> [EXERCISE DETAILS]: Your answer must be a word-for-word copy of the data.

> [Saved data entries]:
________________________________________

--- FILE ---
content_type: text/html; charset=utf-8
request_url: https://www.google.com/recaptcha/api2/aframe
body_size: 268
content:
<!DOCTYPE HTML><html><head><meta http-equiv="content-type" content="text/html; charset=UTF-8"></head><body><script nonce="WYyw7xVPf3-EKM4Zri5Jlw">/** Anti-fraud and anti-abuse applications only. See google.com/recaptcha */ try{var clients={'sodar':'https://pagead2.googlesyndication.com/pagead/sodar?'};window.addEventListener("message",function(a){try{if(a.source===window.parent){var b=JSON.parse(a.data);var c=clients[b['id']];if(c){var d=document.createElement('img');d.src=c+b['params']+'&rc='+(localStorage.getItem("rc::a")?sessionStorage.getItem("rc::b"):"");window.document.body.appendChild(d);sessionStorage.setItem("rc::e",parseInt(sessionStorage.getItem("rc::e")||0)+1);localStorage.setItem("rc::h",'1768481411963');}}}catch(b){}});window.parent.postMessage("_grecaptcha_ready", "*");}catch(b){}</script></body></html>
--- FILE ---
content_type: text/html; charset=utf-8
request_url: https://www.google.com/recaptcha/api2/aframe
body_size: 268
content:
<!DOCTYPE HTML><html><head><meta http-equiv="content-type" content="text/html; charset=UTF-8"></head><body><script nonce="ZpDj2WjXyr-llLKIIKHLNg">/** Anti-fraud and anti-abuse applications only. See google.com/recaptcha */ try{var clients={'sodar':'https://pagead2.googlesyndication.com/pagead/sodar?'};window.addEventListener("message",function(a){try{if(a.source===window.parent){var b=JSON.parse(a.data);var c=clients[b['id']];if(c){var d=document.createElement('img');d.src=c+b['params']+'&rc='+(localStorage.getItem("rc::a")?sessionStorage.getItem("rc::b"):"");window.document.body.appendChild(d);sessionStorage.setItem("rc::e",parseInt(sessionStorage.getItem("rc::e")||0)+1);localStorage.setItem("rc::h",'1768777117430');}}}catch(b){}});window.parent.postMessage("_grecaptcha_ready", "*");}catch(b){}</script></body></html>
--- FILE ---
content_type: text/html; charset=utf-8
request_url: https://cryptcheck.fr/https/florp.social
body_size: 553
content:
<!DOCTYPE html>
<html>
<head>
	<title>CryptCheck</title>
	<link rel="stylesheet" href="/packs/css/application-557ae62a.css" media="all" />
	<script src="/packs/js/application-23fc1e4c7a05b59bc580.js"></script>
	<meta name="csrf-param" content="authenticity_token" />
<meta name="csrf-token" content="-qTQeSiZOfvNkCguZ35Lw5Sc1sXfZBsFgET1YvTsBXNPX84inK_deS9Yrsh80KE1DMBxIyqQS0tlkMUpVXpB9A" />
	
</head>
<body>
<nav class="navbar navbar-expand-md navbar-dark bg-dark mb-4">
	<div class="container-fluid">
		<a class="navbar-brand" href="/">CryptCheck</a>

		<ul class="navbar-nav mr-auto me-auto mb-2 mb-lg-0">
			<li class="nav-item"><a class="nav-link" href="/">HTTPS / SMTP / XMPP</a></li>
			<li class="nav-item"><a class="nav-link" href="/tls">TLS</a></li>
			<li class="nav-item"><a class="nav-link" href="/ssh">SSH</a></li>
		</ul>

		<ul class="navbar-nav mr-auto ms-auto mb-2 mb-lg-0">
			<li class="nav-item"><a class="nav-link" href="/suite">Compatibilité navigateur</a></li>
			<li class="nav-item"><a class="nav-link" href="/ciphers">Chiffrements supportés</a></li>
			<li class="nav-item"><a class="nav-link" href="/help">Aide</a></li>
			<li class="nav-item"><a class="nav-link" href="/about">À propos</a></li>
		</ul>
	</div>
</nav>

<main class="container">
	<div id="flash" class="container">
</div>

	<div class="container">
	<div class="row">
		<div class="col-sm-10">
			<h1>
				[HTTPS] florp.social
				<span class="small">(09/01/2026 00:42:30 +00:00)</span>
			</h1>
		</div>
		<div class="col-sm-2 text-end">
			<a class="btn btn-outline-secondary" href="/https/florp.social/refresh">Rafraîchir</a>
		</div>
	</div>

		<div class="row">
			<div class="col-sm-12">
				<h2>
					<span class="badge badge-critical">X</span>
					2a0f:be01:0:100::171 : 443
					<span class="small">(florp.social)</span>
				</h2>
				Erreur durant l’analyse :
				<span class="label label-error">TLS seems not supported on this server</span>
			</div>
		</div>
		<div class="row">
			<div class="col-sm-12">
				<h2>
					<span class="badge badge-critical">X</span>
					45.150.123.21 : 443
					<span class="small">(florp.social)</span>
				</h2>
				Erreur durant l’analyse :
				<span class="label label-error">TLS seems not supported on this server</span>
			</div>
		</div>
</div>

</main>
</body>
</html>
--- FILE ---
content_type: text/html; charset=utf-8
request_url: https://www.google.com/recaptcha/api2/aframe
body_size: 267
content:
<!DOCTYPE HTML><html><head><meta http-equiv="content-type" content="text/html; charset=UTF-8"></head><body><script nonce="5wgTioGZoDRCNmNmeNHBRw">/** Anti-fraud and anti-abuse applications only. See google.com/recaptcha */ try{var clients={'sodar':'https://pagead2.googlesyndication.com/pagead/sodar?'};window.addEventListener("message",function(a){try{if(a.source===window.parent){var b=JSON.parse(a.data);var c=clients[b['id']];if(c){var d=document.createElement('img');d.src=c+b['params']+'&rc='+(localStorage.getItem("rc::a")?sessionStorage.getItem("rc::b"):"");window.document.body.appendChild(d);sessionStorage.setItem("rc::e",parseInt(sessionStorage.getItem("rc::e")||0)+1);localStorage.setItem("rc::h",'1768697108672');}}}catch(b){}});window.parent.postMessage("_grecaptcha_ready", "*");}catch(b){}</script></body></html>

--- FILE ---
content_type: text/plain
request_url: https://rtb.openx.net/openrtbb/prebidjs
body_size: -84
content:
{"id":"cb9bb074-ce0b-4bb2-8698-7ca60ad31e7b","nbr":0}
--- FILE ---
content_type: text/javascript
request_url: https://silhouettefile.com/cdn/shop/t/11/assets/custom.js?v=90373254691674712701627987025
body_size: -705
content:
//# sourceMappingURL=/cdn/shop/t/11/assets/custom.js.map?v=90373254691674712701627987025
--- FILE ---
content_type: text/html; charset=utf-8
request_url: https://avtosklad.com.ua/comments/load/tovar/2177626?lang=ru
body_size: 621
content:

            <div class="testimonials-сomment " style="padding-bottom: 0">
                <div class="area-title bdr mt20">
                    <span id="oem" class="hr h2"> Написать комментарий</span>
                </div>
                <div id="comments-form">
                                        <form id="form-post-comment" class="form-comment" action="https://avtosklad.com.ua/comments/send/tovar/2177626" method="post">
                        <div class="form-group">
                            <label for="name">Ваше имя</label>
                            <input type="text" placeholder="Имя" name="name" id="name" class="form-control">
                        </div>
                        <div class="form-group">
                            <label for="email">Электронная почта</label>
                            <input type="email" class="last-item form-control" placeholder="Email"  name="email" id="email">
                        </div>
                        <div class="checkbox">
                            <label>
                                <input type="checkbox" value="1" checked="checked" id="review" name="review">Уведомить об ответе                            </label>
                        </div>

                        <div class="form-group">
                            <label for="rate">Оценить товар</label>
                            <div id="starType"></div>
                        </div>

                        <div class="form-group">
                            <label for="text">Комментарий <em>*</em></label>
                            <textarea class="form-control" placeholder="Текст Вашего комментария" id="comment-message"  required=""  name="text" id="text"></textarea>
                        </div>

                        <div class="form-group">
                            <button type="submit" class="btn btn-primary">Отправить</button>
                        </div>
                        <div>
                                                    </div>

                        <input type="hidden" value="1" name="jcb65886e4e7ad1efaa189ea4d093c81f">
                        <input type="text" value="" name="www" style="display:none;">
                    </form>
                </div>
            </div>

________________________________________

> [EXPECTED ANSWER]:
--- FILE ---
content_type: text/html; charset=utf-8
request_url: https://www.google.com/recaptcha/api2/aframe
body_size: 268
content:
<!DOCTYPE HTML><html><head><meta http-equiv="content-type" content="text/html; charset=UTF-8"></head><body><script nonce="WYyw7xVPf3-EKM4Zri5Jlw">/** Anti-fraud and anti-abuse applications only. See google.com/recaptcha */ try{var clients={'sodar':'https://pagead2.googlesyndication.com/pagead/sodar?'};window.addEventListener("message",function(a){try{if(a.source===window.parent){var b=JSON.parse(a.data);var c=clients[b['id']];if(c){var d=document.createElement('img');d.src=c+b['params']+'&rc='+(localStorage.getItem("rc::a")?sessionStorage.getItem("rc::b"):"");window.document.body.appendChild(d);sessionStorage.setItem("rc::e",parseInt(sessionStorage.getItem("rc::e")||0)+1);localStorage.setItem("rc::h",'1768481411963');}}}catch(b){}});window.parent.postMessage("_grecaptcha_ready", "*");}catch(b){}</script></body></html>
--- FILE ---
content_type: text/html; charset=utf-8
request_url: https://www.google.com/recaptcha/api2/aframe
body_size: 268
content:
<!DOCTYPE HTML><html><head><meta http-equiv="content-type" content="text/html; charset=UTF-8"></head><body><script nonce="ZpDj2WjXyr-llLKIIKHLNg">/** Anti-fraud and anti-abuse applications only. See google.com/recaptcha */ try{var clients={'sodar':'https://pagead2.googlesyndication.com/pagead/sodar?'};window.addEventListener("message",function(a){try{if(a.source===window.parent){var b=JSON.parse(a.data);var c=clients[b['id']];if(c){var d=document.createElement('img');d.src=c+b['params']+'&rc='+(localStorage.getItem("rc::a")?sessionStorage.getItem("rc::b"):"");window.document.body.appendChild(d);sessionStorage.setItem("rc::e",parseInt(sessionStorage.getItem("rc::e")||0)+1);localStorage.setItem("rc::h",'1768777117430');}}}catch(b){}});window.parent.postMessage("_grecaptcha_ready", "*");}catch(b){}</script></body></html>
--- FILE ---
content_type: text/html; charset=utf-8
request_url: https://cryptcheck.fr/https/florp.social
body_size: 553
content:
<!DOCTYPE html>
<html>
<head>
	<title>CryptCheck</title>
	<link rel="stylesheet" href="/packs/css/application-557ae62a.css" media="all" />
	<script src="/packs/js/application-23fc1e4c7a05b59bc580.js"></script>
	<meta name="csrf-param" content="authenticity_token" />
<meta name="csrf-token" content="-qTQeSiZOfvNkCguZ35Lw5Sc1sXfZBsFgET1YvTsBXNPX84inK_deS9Yrsh80KE1DMBxIyqQS0tlkMUpVXpB9A" />
	
</head>
<body>
<nav class="navbar navbar-expand-md navbar-dark bg-dark mb-4">
	<div class="container-fluid">
		<a class="navbar-brand" href="/">CryptCheck</a>

		<ul class="navbar-nav mr-auto me-auto mb-2 mb-lg-0">
			<li class="nav-item"><a class="nav-link" href="/">HTTPS / SMTP / XMPP</a></li>
			<li class="nav-item"><a class="nav-link" href="/tls">TLS</a></li>
			<li class="nav-item"><a class="nav-link" href="/ssh">SSH</a></li>
		</ul>

		<ul class="navbar-nav mr-auto ms-auto mb-2 mb-lg-0">
			<li class="nav-item"><a class="nav-link" href="/suite">Compatibilité navigateur</a></li>
			<li class="nav-item"><a class="nav-link" href="/ciphers">Chiffrements supportés</a></li>
			<li class="nav-item"><a class="nav-link" href="/help">Aide</a></li>
			<li class="nav-item"><a class="nav-link" href="/about">À propos</a></li>
		</ul>
	</div>
</nav>

<main class="container">
	<div id="flash" class="container">
</div>

	<div class="container">
	<div class="row">
		<div class="col-sm-10">
			<h1>
				[HTTPS] florp.social
				<span class="small">(09/01/2026 00:42:30 +00:00)</span>
			</h1>
		</div>
		<div class="col-sm-2 text-end">
			<a class="btn btn-outline-secondary" href="/https/florp.social/refresh">Rafraîchir</a>
		</div>
	</div>

		<div class="row">
			<div class="col-sm-12">
				<h2>
					<span class="badge badge-critical">X</span>
					2a0f:be01:0:100::171 : 443
					<span class="small">(florp.social)</span>
				</h2>
				Erreur durant l’analyse :
				<span class="label label-error">TLS seems not supported on this server</span>
			</div>
		</div>
		<div class="row">
			<div class="col-sm-12">
				<h2>
					<span class="badge badge-critical">X</span>
					45.150.123.21 : 443
					<span class="small">(florp.social)</span>
				</h2>
				Erreur durant l’analyse :
				<span class="label label-error">TLS seems not supported on this server</span>
			</div>
		</div>
</div>

</main>
</body>
</html>
--- FILE ---
content_type: text/html; charset=utf-8
request_url: https://www.google.com/recaptcha/api2/aframe
body_size: 267
content:
<!DOCTYPE HTML><html><head><meta http-equiv="content-type" content="text/html; charset=UTF-8"></head><body><script nonce="5wgTioGZoDRCNmNmeNHBRw">/** Anti-fraud and anti-abuse applications only. See google.com/recaptcha */ try{var clients={'sodar':'https://pagead2.googlesyndication.com/pagead/sodar?'};window.addEventListener("message",function(a){try{if(a.source===window.parent){var b=JSON.parse(a.data);var c=clients[b['id']];if(c){var d=document.createElement('img');d.src=c+b['params']+'&rc='+(localStorage.getItem("rc::a")?sessionStorage.getItem("rc::b"):"");window.document.body.appendChild(d);sessionStorage.setItem("rc::e",parseInt(sessionStorage.getItem("rc::e")||0)+1);localStorage.setItem("rc::h",'1768697108672');}}}catch(b){}});window.parent.postMessage("_grecaptcha_ready", "*");}catch(b){}</script></body></html>

--- FILE ---
content_type: text/plain
request_url: https://rtb.openx.net/openrtbb/prebidjs
body_size: -84
content:
{"id":"cb9bb074-ce0b-4bb2-8698-7ca60ad31e7b","nbr":0}
--- FILE ---
content_type: text/javascript
request_url: https://silhouettefile.com/cdn/shop/t/11/assets/custom.js?v=90373254691674712701627987025
body_size: -705
content:
//# sourceMappingURL=/cdn/shop/t/11/assets/custom.js.map?v=90373254691674712701627987025
--- FILE ---
content_type: text/html; charset=utf-8
request_url: https://avtosklad.com.ua/comments/load/tovar/2177626?lang=ru
body_size: 621
content:

            <div class="testimonials-сomment " style="padding-bottom: 0">
                <div class="area-title bdr mt20">
                    <span id="oem" class="hr h2"> Написать комментарий</span>
                </div>
                <div id="comments-form">
                                        <form id="form-post-comment" class="form-comment" action="https://avtosklad.com.ua/comments/send/tovar/2177626" method="post">
                        <div class="form-group">
                            <label for="name">Ваше имя</label>
                            <input type="text" placeholder="Имя" name="name" id="name" class="form-control">
                        </div>
                        <div class="form-group">
                            <label for="email">Электронная почта</label>
                            <input type="email" class="last-item form-control" placeholder="Email"  name="email" id="email">
                        </div>
                        <div class="checkbox">
                            <label>
                                <input type="checkbox" value="1" checked="checked" id="review" name="review">Уведомить об ответе                            </label>
                        </div>

                        <div class="form-group">
                            <label for="rate">Оценить товар</label>
                            <div id="starType"></div>
                        </div>

                        <div class="form-group">
                            <label for="text">Комментарий <em>*</em></label>
                            <textarea class="form-control" placeholder="Текст Вашего комментария" id="comment-message"  required=""  name="text" id="text"></textarea>
                        </div>

                        <div class="form-group">
                            <button type="submit" class="btn btn-primary">Отправить</button>
                        </div>
                        <div>
                                                    </div>

                        <input type="hidden" value="1" name="jcb65886e4e7ad1efaa189ea4d093c81f">
                        <input type="text" value="" name="www" style="display:none;">
                    </form>
                </div>
            </div>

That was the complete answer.